The Humanities Initiative at the Munk School of Global Affairs started in 2001 as an outgrowth of a joint graduate course on interdisciplinary approaches to opera. The seminar brought together students from English, Comparative Literature, Drama, German, Italian and Music to probe different ways of studying this complex performative medium. Building on the successes of this course, we began to explore ways in which works of art might open up further collaborative learning opportunities. To that end, we selected three operas being performed at various venues in Toronto in Winter-Spring 2002 and organized a multidisciplinary symposium around each at the Campbell Conference Facility. Each event brought together scholars from different disciplines whose expertise was brought to bear on the themes presented in the opera. We then opened the doors to members of the general public, creating a collaborative audience of students, faculty and citizens who were all eager to learn and share knowledge in this vibrant university setting.

Why opera? Well, aside from being a subject we were teaching at the time (and continue to teach—our last joint seminar on Orientalism and Opera was offered in Fall 2008), opera is an interdisciplinary art-form whose interpretive potential extends beyond the musical, artistic and cultural to embrace larger historical and political perspectives. The complexities of interpreting an art form that consists of a verbal text, a musical score, and dramatic action, which is intended for actual dramatization on stage by costumed singing actors, opens up a wide range of explorative possibilities ranging from feminist/queer, materialist/socio-economic and music-analytic to performance and postcolonial theorizing. It was this potential we planned to probe.

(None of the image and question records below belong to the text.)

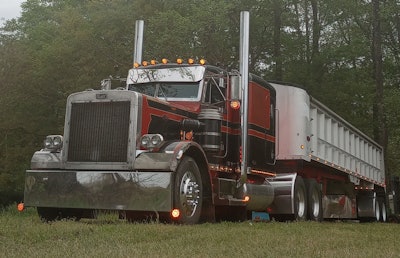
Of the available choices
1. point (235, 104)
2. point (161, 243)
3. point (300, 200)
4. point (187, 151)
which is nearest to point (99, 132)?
point (187, 151)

And probe we have!  To date we have held 26 symposia, and another three are planned for 2009-10.  In 2003 we began a partnership with the Canadian Opera Company, bringing together the interconnectivity of teaching, research and educational outreach.  The newly named Opera Exchange moved to larger premises—first to the Bader Theatre at Victoria University, and finally to Walter Hall at the Faculty of Music, our current home—to accommodate our large and loyal audience.  We have co-edited three special issues of the University of Quarterly: “Opera and Interdisciplinarity” UTQ 72/4 (2003); “Opera and Interdisciplinarity II” UTQ 74/2 (2005); and “Songs and Subversion” UTQ 75/3 (2006)—the  latter on Margaret Attwood’s The Handmaid’s Tale addressing the adaptation of novel to opera, the author’s formative musical and educational experiences, the politics of reproduction, and the place of women in dystopian states.  Nine papers presented at the enormously successful Wagner Ring Cycle seminars in September 2006 were printed in a special issue of The Opera Quarterly 23/4 (2007), published by Oxford University Press.

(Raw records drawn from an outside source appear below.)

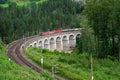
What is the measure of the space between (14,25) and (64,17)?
36219mm

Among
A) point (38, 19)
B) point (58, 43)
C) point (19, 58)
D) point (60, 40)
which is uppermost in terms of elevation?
point (38, 19)

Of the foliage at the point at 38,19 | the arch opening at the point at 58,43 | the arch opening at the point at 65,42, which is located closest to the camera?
the foliage at the point at 38,19

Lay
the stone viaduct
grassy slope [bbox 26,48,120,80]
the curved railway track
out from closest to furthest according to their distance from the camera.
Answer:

The Humanities Initiative/Opera Exchange truly is a joint partnership.  In 2007-08 we welcomed two other co-organizers to our fold:  Sherry Lee, a musicologist at the Faculty of Music, and Katherine Larson from the Department of English and Women’s Studies.  Together we do all the programming and fundraising, and oversee all arrangements at the university. The COC handles the advertising and ticket sales, arranges for members from the creative teams to participate as panelists, and assists with accommodation, transportation and hospitality costs.  We have benefited from the generosity of many.  We’re very grateful for the on-going support that the Humanities Initiative/Opera Exchange has received from the Munk School, and for special assistance from the Asian Institute, the Centre for Russian and East European Studies, the Joint Initiative for German and European Studies, the Centre for Comparative Literature, the Centre for the Study of Drama, the School of Graduate Studies, the Office of the Provost, the Faculty of Arts and Science, the Jackman Humanities Institute, the German Academic Exchange Service (DAAD), the Toronto Wagner Society, the Faculty of Music, the Department of English, the Department of Italian Studies, the Department of Germanic Languages, the Department of History, the Department of Slavic Languages and Literature and many others in the University of Toronto community.
We look forward to our continuing collaboration!